In the Nature of Data, we explore nonmetric data (e.g., nominal, interval) and metric data (e.g., interval, ratio).

In Cross Tabulations with a $$\chi2$$ Test for Independence, we test the relationship between two nominal variables with at least two levels.

In 1-way ANOVA, we test the relationship between at least one independent variable that is nominal in nature with at least two levels and one dependent variable that is interval or ratio in nature. In n-way ANOVA, we add two independent variables, which remain nominal in nature.

In this document, we will add another test for a relationship between variables as well as a test for prediction.

Correlation is a number that describes how strong of a relationship there is between two variables.

In digital analytics terms, you can use it to explore relationships between web metrics to see if an influence can be inferred, but be careful to not hastily jump to conclusions that do not account for other factors.

For instance, a high correlation between social shares and SEO position could mean:

• Social shares influence SEO position
• SEO position influences social shares
• Social shares and SEO position are influenced by a third factor (such as Brand strength)
• The relationship was a chance error

It is, unfortunately, pretty common to see something like the first bullet used as the sole interpretation of a correlation, which is problematic for two reasons:

• There might be other factors in play (the other bullets in the list!)
• Correlation is not necessarily a sign of causation.

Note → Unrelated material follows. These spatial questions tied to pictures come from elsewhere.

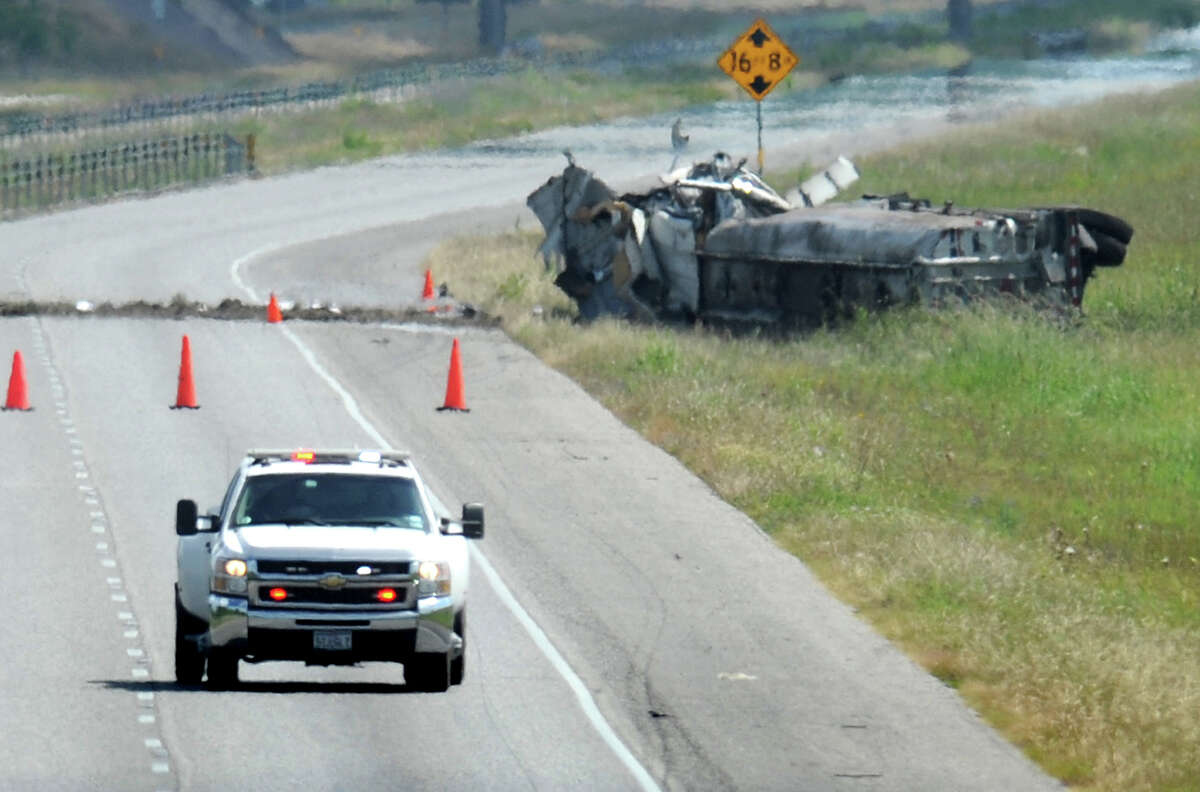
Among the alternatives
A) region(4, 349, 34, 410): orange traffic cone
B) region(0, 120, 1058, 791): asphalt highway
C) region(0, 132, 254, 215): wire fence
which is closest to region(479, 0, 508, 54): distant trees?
region(0, 132, 254, 215): wire fence

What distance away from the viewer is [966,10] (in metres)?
112

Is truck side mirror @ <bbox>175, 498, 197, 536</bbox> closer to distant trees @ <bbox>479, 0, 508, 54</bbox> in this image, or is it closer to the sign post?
the sign post

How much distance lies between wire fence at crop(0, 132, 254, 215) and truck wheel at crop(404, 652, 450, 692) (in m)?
36.6

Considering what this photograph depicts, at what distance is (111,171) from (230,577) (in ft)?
141

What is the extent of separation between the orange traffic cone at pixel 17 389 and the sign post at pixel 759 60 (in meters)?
15.4

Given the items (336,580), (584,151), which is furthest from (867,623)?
(584,151)

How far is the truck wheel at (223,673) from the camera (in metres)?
15.4

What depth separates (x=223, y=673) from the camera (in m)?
15.5

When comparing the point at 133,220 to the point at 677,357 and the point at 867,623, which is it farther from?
the point at 867,623

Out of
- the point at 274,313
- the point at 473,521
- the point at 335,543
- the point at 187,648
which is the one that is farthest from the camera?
the point at 274,313

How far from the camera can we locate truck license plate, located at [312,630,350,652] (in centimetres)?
1445

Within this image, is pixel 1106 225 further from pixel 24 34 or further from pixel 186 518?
pixel 24 34

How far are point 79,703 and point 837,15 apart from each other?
107181mm

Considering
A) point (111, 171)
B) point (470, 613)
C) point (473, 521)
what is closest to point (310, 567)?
point (473, 521)
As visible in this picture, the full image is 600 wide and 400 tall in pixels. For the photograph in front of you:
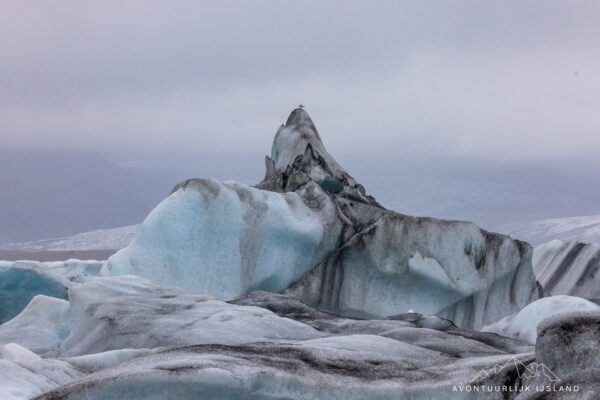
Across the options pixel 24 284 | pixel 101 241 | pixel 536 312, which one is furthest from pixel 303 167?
pixel 101 241

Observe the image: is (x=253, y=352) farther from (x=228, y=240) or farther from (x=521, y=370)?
(x=228, y=240)

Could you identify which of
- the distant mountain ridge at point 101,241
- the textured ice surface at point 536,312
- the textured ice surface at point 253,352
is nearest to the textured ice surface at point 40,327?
the textured ice surface at point 253,352

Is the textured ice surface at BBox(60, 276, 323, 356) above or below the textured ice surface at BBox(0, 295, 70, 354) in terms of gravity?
above

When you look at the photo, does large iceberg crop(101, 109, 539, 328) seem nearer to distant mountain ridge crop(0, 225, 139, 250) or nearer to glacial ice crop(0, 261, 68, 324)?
glacial ice crop(0, 261, 68, 324)

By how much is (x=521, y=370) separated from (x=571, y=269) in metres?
16.3

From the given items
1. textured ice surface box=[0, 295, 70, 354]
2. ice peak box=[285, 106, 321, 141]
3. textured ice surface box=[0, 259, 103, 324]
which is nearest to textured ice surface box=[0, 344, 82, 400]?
textured ice surface box=[0, 295, 70, 354]

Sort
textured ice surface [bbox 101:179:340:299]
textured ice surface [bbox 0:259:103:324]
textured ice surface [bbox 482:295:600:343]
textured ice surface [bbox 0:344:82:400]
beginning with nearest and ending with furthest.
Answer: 1. textured ice surface [bbox 0:344:82:400]
2. textured ice surface [bbox 482:295:600:343]
3. textured ice surface [bbox 101:179:340:299]
4. textured ice surface [bbox 0:259:103:324]

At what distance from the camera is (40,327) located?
32.9ft

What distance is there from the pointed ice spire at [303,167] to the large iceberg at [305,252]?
1.55 metres

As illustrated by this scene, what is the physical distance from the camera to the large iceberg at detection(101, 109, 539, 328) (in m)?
13.5

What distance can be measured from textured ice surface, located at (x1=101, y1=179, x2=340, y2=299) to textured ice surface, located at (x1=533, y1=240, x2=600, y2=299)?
8029mm

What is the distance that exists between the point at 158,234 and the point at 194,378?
9.60 m

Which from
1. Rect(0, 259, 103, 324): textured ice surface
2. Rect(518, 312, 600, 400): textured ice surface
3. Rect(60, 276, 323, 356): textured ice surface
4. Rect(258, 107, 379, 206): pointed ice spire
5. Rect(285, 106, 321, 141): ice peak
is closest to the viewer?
Rect(518, 312, 600, 400): textured ice surface

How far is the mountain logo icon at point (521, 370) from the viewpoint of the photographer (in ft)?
12.8
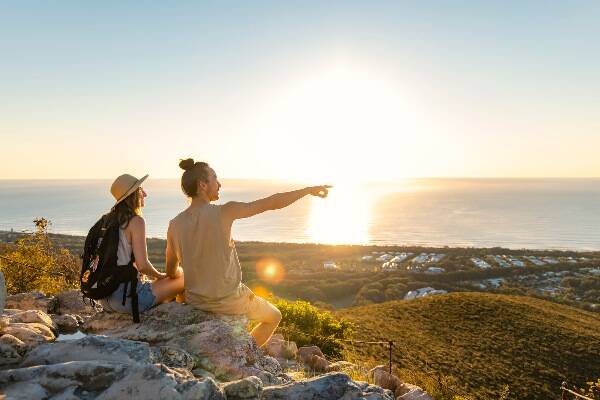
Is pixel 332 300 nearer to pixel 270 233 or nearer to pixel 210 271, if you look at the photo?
pixel 210 271

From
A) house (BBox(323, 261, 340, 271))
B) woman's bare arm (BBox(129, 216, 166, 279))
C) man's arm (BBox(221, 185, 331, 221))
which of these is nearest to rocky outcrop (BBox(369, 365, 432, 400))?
man's arm (BBox(221, 185, 331, 221))

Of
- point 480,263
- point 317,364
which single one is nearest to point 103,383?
point 317,364

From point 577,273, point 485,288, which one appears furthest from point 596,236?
point 485,288

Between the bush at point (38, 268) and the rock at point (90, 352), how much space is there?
773cm

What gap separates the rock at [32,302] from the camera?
23.0 feet

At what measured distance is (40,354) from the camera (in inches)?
130

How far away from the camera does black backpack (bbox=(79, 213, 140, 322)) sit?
16.0 ft

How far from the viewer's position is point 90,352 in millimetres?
3242

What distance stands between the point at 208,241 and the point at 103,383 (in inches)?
80.9

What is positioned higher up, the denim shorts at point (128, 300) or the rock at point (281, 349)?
the denim shorts at point (128, 300)

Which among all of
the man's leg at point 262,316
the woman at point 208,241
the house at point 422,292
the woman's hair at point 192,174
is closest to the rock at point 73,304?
the woman at point 208,241

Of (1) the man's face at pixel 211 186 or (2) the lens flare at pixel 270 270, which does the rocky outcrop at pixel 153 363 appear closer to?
(1) the man's face at pixel 211 186

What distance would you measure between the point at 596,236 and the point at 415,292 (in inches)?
3526

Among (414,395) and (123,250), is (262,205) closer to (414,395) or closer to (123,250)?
(123,250)
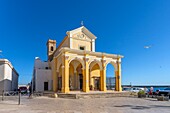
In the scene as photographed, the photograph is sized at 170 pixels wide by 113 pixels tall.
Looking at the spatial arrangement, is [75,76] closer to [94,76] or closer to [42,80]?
[94,76]

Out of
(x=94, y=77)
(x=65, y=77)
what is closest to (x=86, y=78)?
(x=65, y=77)

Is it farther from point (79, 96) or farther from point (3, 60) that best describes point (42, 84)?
point (79, 96)

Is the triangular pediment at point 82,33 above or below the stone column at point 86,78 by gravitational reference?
above

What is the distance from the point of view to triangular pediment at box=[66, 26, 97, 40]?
2569 centimetres

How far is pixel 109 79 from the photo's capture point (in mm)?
26578

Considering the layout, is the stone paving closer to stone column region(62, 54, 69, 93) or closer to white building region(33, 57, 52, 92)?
stone column region(62, 54, 69, 93)

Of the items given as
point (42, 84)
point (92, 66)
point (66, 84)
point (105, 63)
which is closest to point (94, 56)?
point (105, 63)

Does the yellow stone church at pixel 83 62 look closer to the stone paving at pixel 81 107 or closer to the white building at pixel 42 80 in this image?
the white building at pixel 42 80

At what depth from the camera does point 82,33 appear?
88.1 feet

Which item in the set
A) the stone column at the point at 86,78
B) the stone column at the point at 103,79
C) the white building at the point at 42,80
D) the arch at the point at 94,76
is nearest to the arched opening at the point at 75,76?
the arch at the point at 94,76

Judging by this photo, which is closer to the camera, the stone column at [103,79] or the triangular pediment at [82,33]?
the stone column at [103,79]

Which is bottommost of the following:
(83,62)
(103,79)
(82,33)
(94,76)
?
(103,79)

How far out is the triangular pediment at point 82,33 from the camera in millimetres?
25688

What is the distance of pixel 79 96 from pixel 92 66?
913cm
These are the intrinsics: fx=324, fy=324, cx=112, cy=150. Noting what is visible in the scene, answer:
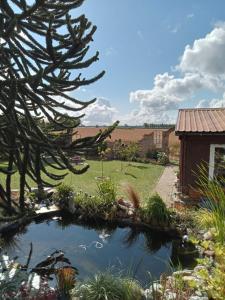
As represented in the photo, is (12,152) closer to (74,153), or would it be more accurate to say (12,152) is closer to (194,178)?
(74,153)

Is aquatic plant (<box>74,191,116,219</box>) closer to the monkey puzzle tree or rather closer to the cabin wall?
the cabin wall

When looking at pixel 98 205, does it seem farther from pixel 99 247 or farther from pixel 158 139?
pixel 158 139

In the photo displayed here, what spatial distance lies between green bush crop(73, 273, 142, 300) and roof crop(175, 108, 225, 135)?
842cm

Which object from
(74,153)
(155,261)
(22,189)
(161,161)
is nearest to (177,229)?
(155,261)

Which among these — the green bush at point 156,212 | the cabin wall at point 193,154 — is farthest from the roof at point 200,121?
the green bush at point 156,212

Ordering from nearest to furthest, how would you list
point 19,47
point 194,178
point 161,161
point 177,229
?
1. point 19,47
2. point 177,229
3. point 194,178
4. point 161,161

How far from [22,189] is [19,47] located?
2005 mm

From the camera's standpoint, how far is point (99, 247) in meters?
8.31

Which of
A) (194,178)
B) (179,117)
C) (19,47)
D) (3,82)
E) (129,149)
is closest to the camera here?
(3,82)

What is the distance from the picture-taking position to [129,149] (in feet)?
98.0

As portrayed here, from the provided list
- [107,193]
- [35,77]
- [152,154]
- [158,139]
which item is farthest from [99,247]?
[158,139]

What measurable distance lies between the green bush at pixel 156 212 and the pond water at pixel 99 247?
1.40 feet

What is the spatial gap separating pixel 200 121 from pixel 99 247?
782cm

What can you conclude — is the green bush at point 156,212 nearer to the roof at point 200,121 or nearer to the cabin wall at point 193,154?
the cabin wall at point 193,154
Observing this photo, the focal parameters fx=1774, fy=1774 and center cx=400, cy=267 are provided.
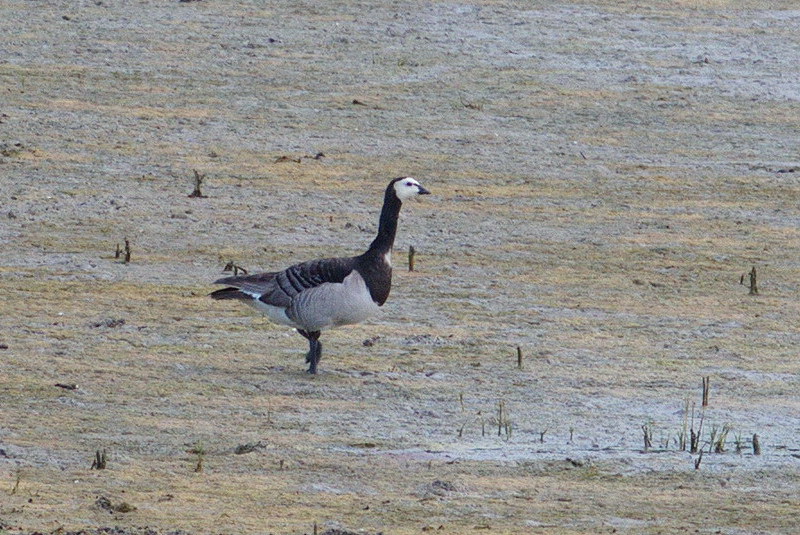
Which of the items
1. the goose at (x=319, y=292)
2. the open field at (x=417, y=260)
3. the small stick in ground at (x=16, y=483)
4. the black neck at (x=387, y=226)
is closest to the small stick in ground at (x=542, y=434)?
the open field at (x=417, y=260)

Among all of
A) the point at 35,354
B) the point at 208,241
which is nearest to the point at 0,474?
the point at 35,354

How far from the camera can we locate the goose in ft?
35.8

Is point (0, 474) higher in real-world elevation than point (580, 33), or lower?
lower

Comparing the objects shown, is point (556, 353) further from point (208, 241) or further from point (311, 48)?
point (311, 48)

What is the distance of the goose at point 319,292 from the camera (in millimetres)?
10906

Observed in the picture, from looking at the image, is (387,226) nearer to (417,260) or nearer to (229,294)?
(229,294)

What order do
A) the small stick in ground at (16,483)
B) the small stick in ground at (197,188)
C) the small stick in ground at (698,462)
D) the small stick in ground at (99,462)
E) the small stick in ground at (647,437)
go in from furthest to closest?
1. the small stick in ground at (197,188)
2. the small stick in ground at (647,437)
3. the small stick in ground at (698,462)
4. the small stick in ground at (99,462)
5. the small stick in ground at (16,483)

But, still, correlation can be very useful: identifying that a relationship exists can be a great place to start looking for the underlying drivers of that relationship which, ultimately, can lead to an insight than can drive an action!

## The Basics of Correlation

Correlation refers to a value, $$r$$, that provides insight into the relationship between two variables. This mathematical formula goes by many names including Pearson product moment correlation, bivariate correlation, Pearson’s r, and others.

Mathematically, the correlation coefficient is determined by

1. Summing the product of standardized score for $$X_1$$ variable and standardized score for a corresponding $$X_2$$ variable, and then
2. Dividing by the number of paired $$X_1X_2$$. Most statistical packages, including Excel, Minitab, R, SAS, and SPSS quickly, easily, and painlessly perform this calculation.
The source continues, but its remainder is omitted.